Sono tante le attribuzioni alle origini e al significato di queste maschere. Per alcuni sono rituali pagani legati al ciclo della ‘morte e della rinascita’, riti celebrati per venerare gli animali: il rumoroso ballo dei campanacci serve ad scacciare il male e a favorire la fertilità della terra, ed in questo caso gli Issohadores rappresenterebbero i mandriani, e la ‘soha’ il lazo usato nelle transumanze per recuperare i buoi più indisciplinati. Altri vedono nell’evento la celebrazione della vittoria dei pastori sardi, gli Issohadores, il cui abito si chiama ‘veste ‘e turcu’, sui mori, gli invasori rappresentati dai Mamuthones, portati in corteo in segno di umiliazione.

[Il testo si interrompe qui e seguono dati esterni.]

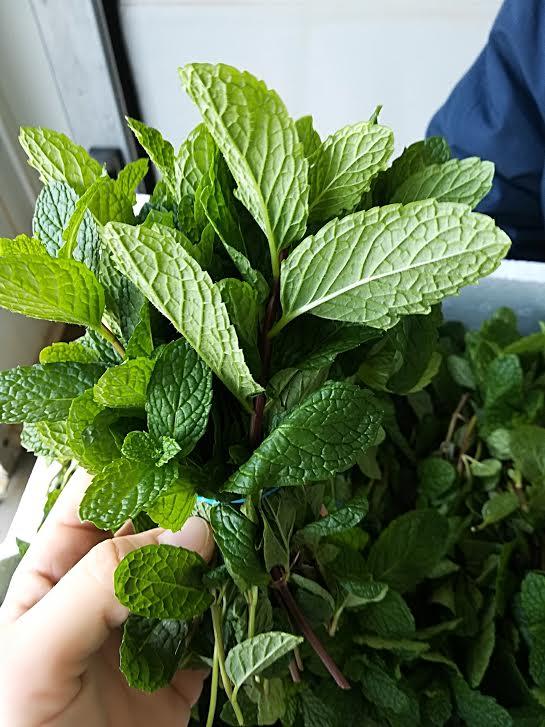 Фото 4. Salads and herbs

Andando via verso la macchina, l’eco dei loro campanacci crea nello spazio una sonorità ieratica, solenne e allo stesso tempo misteriosa e non faccio che chiedermi quali oscuri significati si celino dietro questa processione, apparentemente semplice ed elementare ma che mi ha lasciato la sensazione di aver partecipato ad una messa, ad un rito che mi ha riportata ad un rapporto primordiale con la natura, lasciandomi una forza dentro che non riconosco mia… riprendo il viaggio, devo percorrere circa 20 chilometri per raggiungere la successiva destinazione, un’anziana donna mi indica due percorsi: una strada provinciale ed una ‘campestre’, avvisandomi che la seconda è molto tortuosa, pericolosa, potrei non trovare un’anima viva ma solo qualche mandria di buoi che potrebbe ostacolare la via… non ho dubbi su qualche sceglierò.
Voglio rivolgere un ringraziamento speciale all’associazione Atzeni che mi ha permesso di realizzare questo articolo.